• TAREFA 1
Responda com base no texto sobre educação antirracista:
(a) O que mostra a ilustração descrita no texto?
(b) Em que mês ocorrem as celebrações da consciência negra citadas?
(c) Quais leis o texto indica para conhecer?

• TRECHO
══════════

Para repensar a prática

Os caminhos para os gestores praticarem e estimularem uma Educação Antirracista

O que significa ter atitude decolonial? Como olhar criticamente para as dimensões escolares para criar um ambiente que valorize a diversidade e a identidade negra e indígena? Especialistas explicam qual o papel dos gestores para fortalecer as relações étnico-raciais na escola

Ilustração abstrata de mulher lendo livros, enquanto galhos e folhas nascem de seus cabelos.
Ilustração: Yara Santos/NOVA ESCOLA

Criar uma matéria só para tratar das relações étnico-raciais, investir em projetos esporádicos e em celebrações da consciência negra no mês de novembro ou levar movimentos sociais para a escola sem contextualizá-los. Essas são algumas ações equivocadas de gestores para cumprir a legislação que prevê o ensino obrigatório da história e da cultura afro-brasileira (conheça as Leis 10.639 11.645) e que não constroem o necessário: a promoção da equidade racial por meio de práticas contínuas no ambiente escolar.

══════════

• DADOS FORNECIDOS
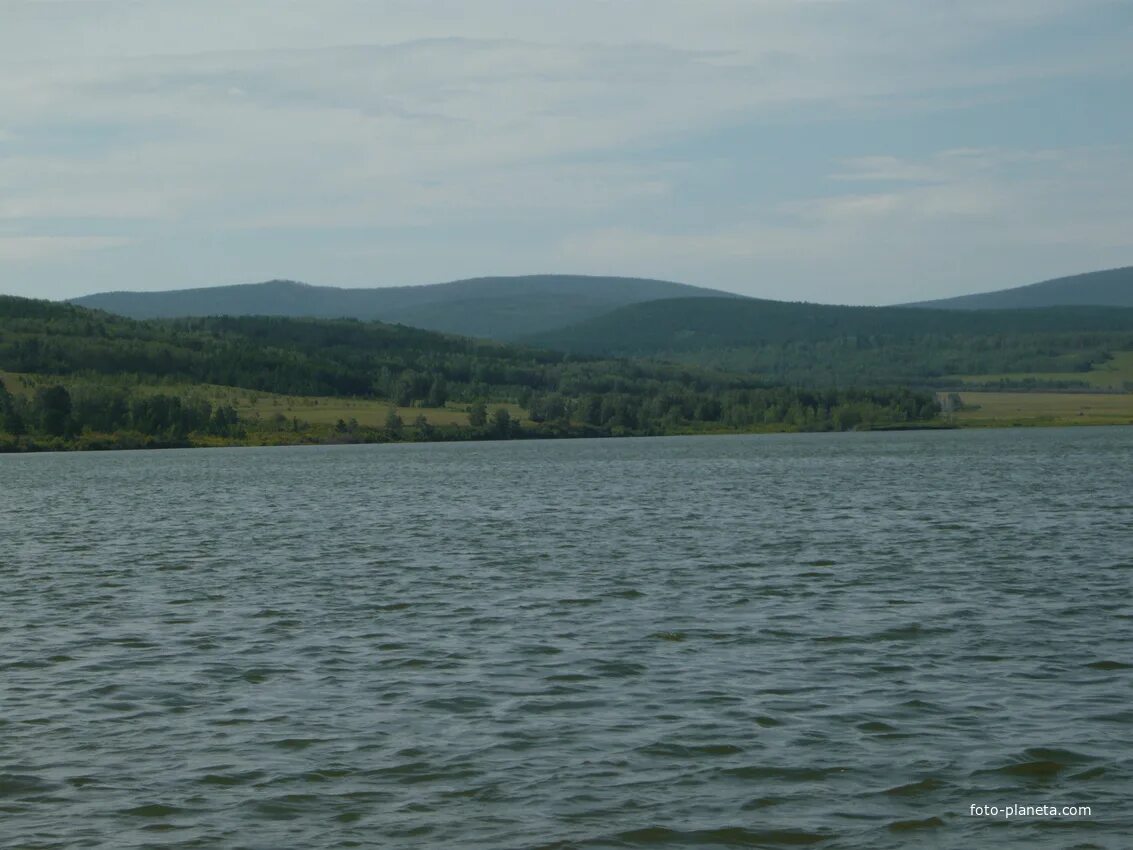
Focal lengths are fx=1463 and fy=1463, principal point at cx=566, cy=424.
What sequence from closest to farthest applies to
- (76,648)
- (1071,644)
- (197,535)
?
(1071,644) < (76,648) < (197,535)

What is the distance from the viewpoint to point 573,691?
27859mm

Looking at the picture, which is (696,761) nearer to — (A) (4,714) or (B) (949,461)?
(A) (4,714)

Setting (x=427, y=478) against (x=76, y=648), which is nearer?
(x=76, y=648)

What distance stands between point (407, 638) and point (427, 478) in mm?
105617

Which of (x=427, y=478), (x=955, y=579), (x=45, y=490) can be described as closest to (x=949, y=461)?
(x=427, y=478)

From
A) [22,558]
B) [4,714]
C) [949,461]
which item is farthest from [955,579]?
[949,461]

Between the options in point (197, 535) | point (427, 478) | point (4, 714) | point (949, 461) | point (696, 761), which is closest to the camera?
point (696, 761)

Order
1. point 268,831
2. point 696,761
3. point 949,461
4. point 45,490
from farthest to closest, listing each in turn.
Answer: point 949,461, point 45,490, point 696,761, point 268,831

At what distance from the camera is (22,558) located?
191ft

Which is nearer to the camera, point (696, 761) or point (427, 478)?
point (696, 761)

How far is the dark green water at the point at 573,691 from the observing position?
20156 mm

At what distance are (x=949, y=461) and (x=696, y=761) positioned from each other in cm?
14495

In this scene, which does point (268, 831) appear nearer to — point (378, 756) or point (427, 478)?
point (378, 756)

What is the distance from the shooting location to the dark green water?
20156mm
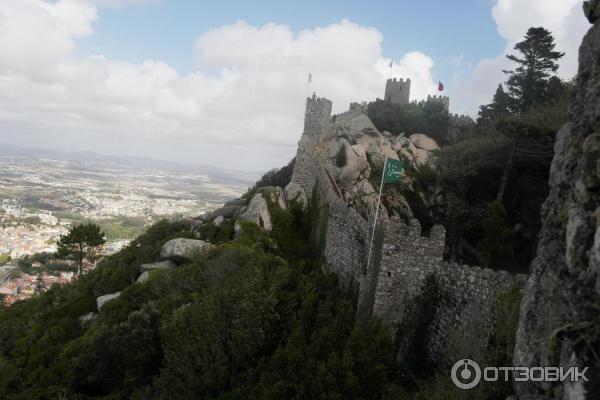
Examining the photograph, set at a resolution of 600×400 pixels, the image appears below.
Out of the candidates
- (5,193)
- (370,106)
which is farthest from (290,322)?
(5,193)

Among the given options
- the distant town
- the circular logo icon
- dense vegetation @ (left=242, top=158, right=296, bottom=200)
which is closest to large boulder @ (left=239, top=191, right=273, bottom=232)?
dense vegetation @ (left=242, top=158, right=296, bottom=200)

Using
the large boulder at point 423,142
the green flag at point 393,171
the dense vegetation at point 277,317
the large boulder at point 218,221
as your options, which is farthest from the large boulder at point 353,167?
the green flag at point 393,171

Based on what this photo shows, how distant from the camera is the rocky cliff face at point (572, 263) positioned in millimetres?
4652

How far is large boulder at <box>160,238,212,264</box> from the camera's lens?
2375 cm

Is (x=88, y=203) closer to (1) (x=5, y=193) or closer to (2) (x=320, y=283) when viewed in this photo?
(1) (x=5, y=193)

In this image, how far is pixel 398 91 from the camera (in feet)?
149

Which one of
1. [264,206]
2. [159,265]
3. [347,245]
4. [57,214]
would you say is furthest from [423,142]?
[57,214]

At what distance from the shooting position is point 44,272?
61000 mm

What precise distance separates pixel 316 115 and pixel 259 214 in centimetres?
1005

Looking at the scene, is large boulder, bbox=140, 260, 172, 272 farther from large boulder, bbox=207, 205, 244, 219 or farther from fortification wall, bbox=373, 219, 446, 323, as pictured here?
fortification wall, bbox=373, 219, 446, 323

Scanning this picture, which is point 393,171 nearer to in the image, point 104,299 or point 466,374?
A: point 466,374

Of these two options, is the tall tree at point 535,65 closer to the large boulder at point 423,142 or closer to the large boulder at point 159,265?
the large boulder at point 423,142

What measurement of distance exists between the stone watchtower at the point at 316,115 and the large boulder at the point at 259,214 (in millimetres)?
7841

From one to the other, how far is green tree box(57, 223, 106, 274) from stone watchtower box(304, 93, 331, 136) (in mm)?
18683
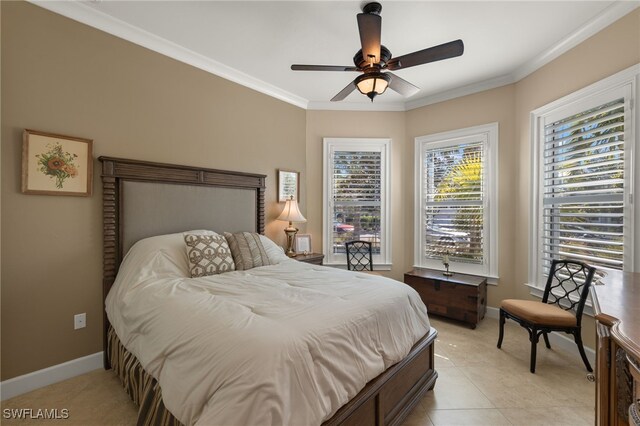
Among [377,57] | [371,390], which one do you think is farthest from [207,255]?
[377,57]

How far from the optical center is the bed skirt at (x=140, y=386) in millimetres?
1352

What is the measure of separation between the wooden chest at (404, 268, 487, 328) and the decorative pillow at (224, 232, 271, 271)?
2.04m

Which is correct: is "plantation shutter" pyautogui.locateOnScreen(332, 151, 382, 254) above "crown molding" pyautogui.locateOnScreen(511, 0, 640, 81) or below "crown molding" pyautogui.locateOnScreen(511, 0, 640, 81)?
below

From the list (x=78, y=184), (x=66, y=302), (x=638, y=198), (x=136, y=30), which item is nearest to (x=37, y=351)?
(x=66, y=302)

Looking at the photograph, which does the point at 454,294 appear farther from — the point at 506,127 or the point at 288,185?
the point at 288,185

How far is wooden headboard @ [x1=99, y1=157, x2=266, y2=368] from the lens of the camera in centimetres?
235

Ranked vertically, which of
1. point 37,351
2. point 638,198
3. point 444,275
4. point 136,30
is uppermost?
point 136,30

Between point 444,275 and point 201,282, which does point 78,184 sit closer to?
point 201,282

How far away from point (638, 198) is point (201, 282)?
3337mm

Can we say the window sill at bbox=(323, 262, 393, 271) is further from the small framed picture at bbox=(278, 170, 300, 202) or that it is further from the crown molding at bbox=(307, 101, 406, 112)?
the crown molding at bbox=(307, 101, 406, 112)

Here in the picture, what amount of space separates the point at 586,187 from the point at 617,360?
89.1 inches

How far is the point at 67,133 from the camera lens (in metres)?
2.21

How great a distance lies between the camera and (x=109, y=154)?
2.42m

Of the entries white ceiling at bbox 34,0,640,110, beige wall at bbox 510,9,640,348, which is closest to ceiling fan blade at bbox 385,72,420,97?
white ceiling at bbox 34,0,640,110
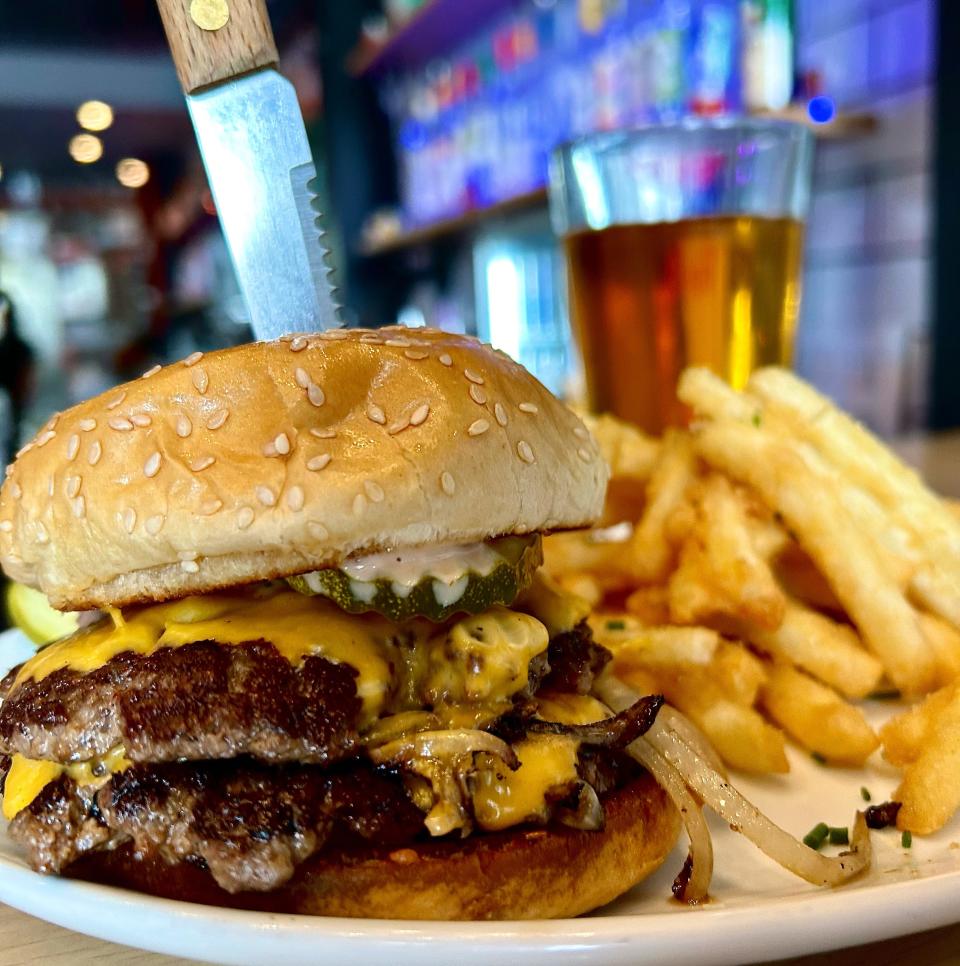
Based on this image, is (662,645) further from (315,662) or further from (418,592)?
(315,662)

══════════

• TAREFA 2
Informe quantas linhas da listagem contêm a palavra "white". Diferencie maiúsculas de minúsculas.

• RESPOSTA CORRETA 1
(a) Uma mulher lendo livros, enquanto galhos e folhas nascem de seus cabelos.
(b) Em novembro.
(c) As Leis 10.639 e 11.645.

• RESPOSTA CORRETA 2
2